Feature Article

October 17, 2013

Macheen Brings New Twist to Mobile Data Connectivity

Cellular service providers today typically charge a set monthly fee for mobile data, and users are stuck paying the full amount regardless of their actual use. But a company called Macheen, which is backed by some very notable investors, breaks that mold by enabling people and companies to pay only for the applications, bandwidth and time on the network they actually use. Macheen refers to this practice as fractionalization.

By fractionalizing, or pinpointing applications, Macheen can address both a corporation’s internal requirements and the machine-to-machine opportunity. For example, say a company is willing to pay for mobile Internet access for employees, but because of the cost it can only afford to get it for top executives. Macheen could enable that company pay only for mobile broadband for e-mail access, making it more affordable for the firm to offer wireless Internet to a larger group of employees, explains CEO Greg Stock. He adds that more than 60 percent of business applications now live in the cloud, yet the average company only provides 7 percent of its workforce with data plans.

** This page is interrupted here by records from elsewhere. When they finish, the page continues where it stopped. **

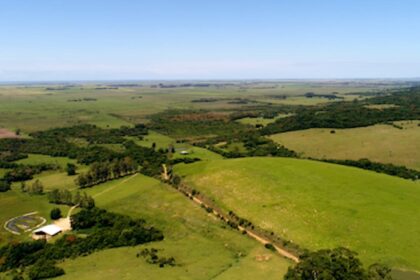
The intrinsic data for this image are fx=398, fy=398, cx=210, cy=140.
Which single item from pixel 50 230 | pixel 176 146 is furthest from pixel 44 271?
pixel 176 146

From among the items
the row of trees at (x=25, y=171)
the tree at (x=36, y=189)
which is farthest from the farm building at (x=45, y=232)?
the row of trees at (x=25, y=171)

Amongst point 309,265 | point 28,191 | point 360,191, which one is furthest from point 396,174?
point 28,191

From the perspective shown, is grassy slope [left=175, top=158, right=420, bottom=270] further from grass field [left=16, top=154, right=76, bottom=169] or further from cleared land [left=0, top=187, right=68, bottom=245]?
grass field [left=16, top=154, right=76, bottom=169]

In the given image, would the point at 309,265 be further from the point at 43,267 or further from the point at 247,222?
the point at 43,267

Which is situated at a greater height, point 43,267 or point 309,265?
point 309,265

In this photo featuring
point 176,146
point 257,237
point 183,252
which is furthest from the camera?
point 176,146

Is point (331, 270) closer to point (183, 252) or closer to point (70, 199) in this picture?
point (183, 252)
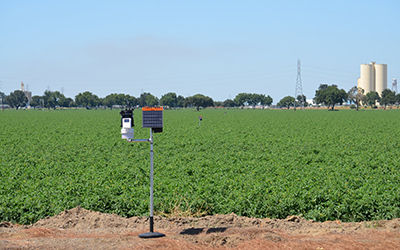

Macheen wholesales wireless connectivity from Sprint in the U.S., and from two other carriers in Europe, which allows it to offer services in 80 countries – with local rates in 11 countries and roaming rates in the other 69. The company provides a single SIM card through which end users can access these networks in all these locations.

Image via Shutterstock

But what’s really interesting about what Macheen offers, says Stock, is the intelligence it adds to the network. Here, Stock is referring to Macheen’s billing system and its front-end system that enables rule-based administration so the network knows which users can use which applications and/or what amount of bandwidth.

Investors of Macheen, which aims to become break even within 12 months, include venture capital firms North Bridge Venture Partners and Mercury Fund; former Dell CFO Tom Meredith; former Microsoft president Mike Maples, Sr.; Gemalto and Qualcomm.

Qualcomm is also one of Macheen’s 10 customer accounts. Qualcomm has 13,000 employees that use the Macheen solution; they are using Macheen to access certain applications for internal use. For employees that want more wireless network capacity than that Qualcomm covers for them, Macheen allows that by providing split billing between work and personal usage.

“In a BYOD environment, we’re instrumental,” says Stock.

Macheen goes to market both via direct sales to enterprise and through partnerships relating to the retail channel. For example, PC company Lenovo offers Macheen service when customers boot up their new laptops. Stock indicates that Macheen will expand its profile in the retail arena in the near future via some additional partnerships with large brands in the gaming, smartphone and other consumer electronics realms.